Thai papaya salad was what got me into hot food. I was at a Thai restaurant with Thai friends, and they told me to try it. It looked like coleslaw to me, so I grabbed a bunch and started eating it. First couple bites were fine, but then the heat came. And the salad was the only thing that provided any temporary relief. I had so much of it. I loved it. I've tried it other places, never been as good because they will use jalapeno instead of the tiny Thai chilis.
One time I went to an Indian restaurant with my boss (from south India) and a Mexican coworker. I ordered my food mild, my boss ordered his medium, and the Mexican guy ordered his hot.
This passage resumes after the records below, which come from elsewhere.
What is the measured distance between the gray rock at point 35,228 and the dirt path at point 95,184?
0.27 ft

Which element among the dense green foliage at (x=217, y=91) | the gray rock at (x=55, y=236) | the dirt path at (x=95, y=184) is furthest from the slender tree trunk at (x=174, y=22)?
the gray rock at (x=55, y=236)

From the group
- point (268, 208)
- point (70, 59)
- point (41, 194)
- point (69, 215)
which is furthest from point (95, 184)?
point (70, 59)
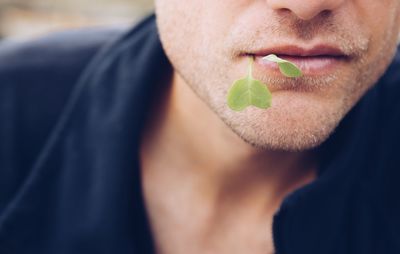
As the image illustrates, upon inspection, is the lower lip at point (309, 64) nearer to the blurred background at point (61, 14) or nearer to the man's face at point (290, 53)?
the man's face at point (290, 53)

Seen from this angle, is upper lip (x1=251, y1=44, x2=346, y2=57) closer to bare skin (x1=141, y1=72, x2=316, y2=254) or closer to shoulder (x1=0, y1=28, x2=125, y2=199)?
bare skin (x1=141, y1=72, x2=316, y2=254)

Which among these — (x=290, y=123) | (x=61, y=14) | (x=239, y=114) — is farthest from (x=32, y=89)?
(x=61, y=14)

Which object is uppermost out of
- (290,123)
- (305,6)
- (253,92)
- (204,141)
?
(305,6)

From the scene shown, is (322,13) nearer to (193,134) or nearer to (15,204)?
(193,134)

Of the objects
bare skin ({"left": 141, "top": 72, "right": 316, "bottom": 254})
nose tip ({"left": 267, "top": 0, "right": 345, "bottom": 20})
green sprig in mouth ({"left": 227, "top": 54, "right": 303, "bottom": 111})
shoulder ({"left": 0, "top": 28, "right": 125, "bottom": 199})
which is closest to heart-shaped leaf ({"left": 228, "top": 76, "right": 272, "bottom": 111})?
green sprig in mouth ({"left": 227, "top": 54, "right": 303, "bottom": 111})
My boss tried to warn him but he insisted that he could handle spicy food.
The food came out, the Mexican guy had no problem eating his, and he started gloating. Then my boss told him that he was actually eating my boss's medium food. After they switched plates, the Mexican guy turned red, started sweating, and had to ask my boss to switch back.
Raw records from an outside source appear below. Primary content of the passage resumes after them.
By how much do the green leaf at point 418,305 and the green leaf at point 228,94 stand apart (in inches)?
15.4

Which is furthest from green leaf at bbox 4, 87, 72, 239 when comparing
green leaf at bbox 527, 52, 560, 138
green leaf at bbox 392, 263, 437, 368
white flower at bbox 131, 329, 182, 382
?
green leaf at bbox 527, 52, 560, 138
(My boss had no problem eating the hot food; he just preferred the taste of medium.)
I took a mate out to an Indian place I regularly eat at and we had a few pints before. When I ordered the "devil potatoes" they warned me as they always do about the spice, I drunkenly bantered with the waiter that I've had them before and can hack it, then jokingly added "in fact make them extra spicy". Anyway, they did cook them extra hot, probably thinking he could embarrass the cocky British bloke. I wolfed them down no problem, my mate had one and I just watched his face go red and start coughing. Felt so bad.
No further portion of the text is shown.